Nous nous y attachons mais pourquoi ? Nous la perdons aussitôt ! Et quand elle est perdue, nous pleurons.
Si nous comprenons vraiment, il y a un lâcher-prise, nous laissons les choses être !
Nous connaissons la nature des choses et nous ne l’oublions pas. Si nous tombons malades nous ne nous perdons pas dans les sensations douloureuses.Certaines personnes disent : « cette année j’ai été tout le temps malade et je n’ai pas pu méditer du tout »Ce sont les paroles de quelqu’un de vraiment stupide.Si on est malade ou mourant on doit être tout particulièrement diligent dans sa pratique.
Certains disent qu’ils n’ont absolument pas le temps de méditer : ils sont malades, ils souffrent, ils ne font pas confiance à leur corps et ils en concluent qu’ils ne peuvent pas méditer.Si c’est ce que vous pensez : ce sera difficile pour vous ; mais ce n’est pas ce que le Bouddha a enseigné.Il a dit que le meilleur moment pour méditer est cet instant-ci, maintenant.
D’autre personnes disent qu’elles n’ont pas l’occasion de méditer parce qu’elles sont trop occupées et je leur demande : « comment se fait-il que vous ayez le temps de respirer si votre travail est si prenant et si agité ? ».En réalité cette pratique concerne simplement l’esprit et les sensations qu’il perçoit.Ce n’est pas quelque chose que l’on doive poursuivre et obtenir à toute force.
La respiration continue pendant que l’on travaille. La nature prend soin des processus naturels :Si nous avons cette présence consciente, quelle que soit notre activité, elle devient l’outil qui nous permet d’être continuellement conscients du vrai et du faux.
En fait il y a beaucoup de temps pour méditer : c’est simplement que nous ne comprenons pas bien la pratique.

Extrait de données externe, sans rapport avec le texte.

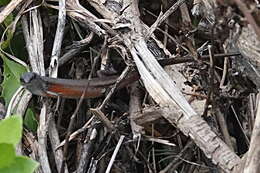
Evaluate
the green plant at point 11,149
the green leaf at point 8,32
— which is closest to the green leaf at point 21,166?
the green plant at point 11,149

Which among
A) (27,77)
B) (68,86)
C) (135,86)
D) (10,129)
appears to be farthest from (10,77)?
(10,129)

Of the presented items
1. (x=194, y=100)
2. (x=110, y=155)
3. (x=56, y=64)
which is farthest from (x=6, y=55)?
(x=194, y=100)

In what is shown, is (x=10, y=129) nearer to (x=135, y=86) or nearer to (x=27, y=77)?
(x=27, y=77)

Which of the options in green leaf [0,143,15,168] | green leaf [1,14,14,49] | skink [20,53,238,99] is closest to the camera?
green leaf [0,143,15,168]

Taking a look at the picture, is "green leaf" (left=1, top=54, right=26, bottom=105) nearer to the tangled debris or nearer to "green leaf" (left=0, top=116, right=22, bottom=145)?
the tangled debris

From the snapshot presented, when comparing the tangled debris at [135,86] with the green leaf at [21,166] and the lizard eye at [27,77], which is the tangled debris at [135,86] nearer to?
the lizard eye at [27,77]

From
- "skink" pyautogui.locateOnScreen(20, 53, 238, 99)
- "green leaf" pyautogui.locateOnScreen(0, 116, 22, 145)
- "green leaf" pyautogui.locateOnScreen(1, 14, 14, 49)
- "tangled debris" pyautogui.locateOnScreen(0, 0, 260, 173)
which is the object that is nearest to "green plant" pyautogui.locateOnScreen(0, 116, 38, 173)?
"green leaf" pyautogui.locateOnScreen(0, 116, 22, 145)
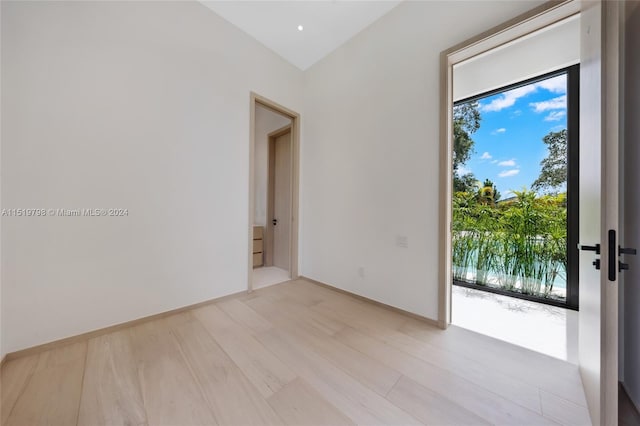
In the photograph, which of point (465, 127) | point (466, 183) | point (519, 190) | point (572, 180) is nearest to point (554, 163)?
point (572, 180)

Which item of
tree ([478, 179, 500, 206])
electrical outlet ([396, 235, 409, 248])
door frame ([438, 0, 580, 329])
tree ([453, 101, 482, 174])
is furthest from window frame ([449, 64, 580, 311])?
electrical outlet ([396, 235, 409, 248])

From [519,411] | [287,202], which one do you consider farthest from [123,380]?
[287,202]

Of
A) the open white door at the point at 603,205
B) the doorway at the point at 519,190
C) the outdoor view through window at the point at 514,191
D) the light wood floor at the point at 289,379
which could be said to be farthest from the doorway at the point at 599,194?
the outdoor view through window at the point at 514,191

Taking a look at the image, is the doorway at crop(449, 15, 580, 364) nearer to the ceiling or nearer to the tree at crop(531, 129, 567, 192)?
the tree at crop(531, 129, 567, 192)

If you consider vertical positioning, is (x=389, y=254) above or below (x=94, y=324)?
above

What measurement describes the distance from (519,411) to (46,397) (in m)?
2.60

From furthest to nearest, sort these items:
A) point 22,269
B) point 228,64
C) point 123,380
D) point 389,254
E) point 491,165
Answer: point 491,165 < point 228,64 < point 389,254 < point 22,269 < point 123,380

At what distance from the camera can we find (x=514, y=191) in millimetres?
2799

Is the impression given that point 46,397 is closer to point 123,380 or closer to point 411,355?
point 123,380

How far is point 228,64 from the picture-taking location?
8.45 ft

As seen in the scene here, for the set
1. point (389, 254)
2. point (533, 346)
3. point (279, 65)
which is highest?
point (279, 65)

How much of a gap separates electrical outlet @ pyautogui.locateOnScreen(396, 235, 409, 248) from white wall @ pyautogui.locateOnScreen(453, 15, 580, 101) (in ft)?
5.69

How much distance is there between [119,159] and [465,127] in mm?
4196

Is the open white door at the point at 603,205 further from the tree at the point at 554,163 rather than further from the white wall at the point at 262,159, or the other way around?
the white wall at the point at 262,159
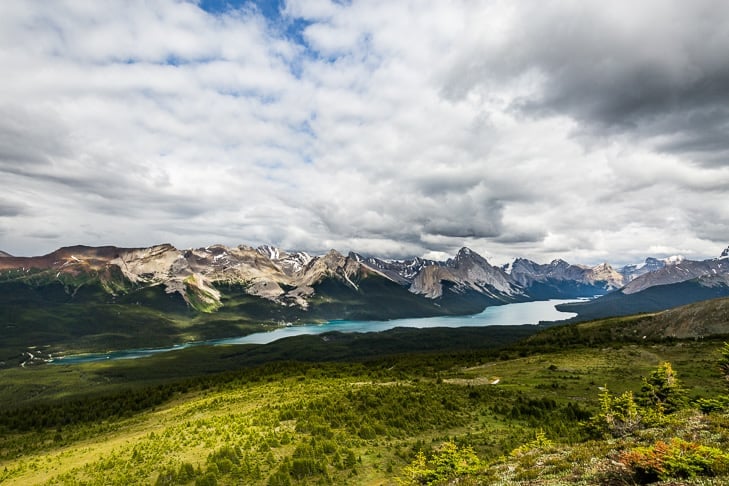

Pendant que nous dormons, en mangeant, nous respirons n’est- ce pas ? Pourquoi n’avons nous pas le temps de méditer ? Où que nous soyons nous respirons. Si nous réfléchissons ainsi notre vie prend autant d’importance que notre respiration et où que nous soyons nous avons le temps de méditer.
Toutes les formes de pensée sont des phénomènes mentaux, pas de phénomènes physiques. Donc l’esprit doit être simplement conscient de ce qui se passe.Debout, assis, en marchant et couchés : nous avons beaucoup de temps mais nous ne savons pas l’utiliser correctement : réfléchissez y !
Vous devriez prendre ce que j’ai dit et le contempler. S’il y a des erreurs veuillez m’en excuser. Vous ne saurez que si c’est juste ou si c’est faux que si vous pratiquez et voyez par vous-même. Ce qui est faux jetez le.Si c’est juste prenez-le et utilisez le.En réalité nous pratiquons pour finir par lâcher aussi bien le juste que le faux.Au bout du compte nous lâchons tout ! Si c’est juste jetez le, faux, jetez le !En général si c’est juste nous nous attachons à cette vérité, et si c’est faux nous insistons sur le fait que c’est faux et les disputes commencent.
MAIS DANS LE DHARMA IL N’Y A RIEN : RIEN DU TOUT. »
Extraits du livre : « méditation et sagesse » aux éditions Sully.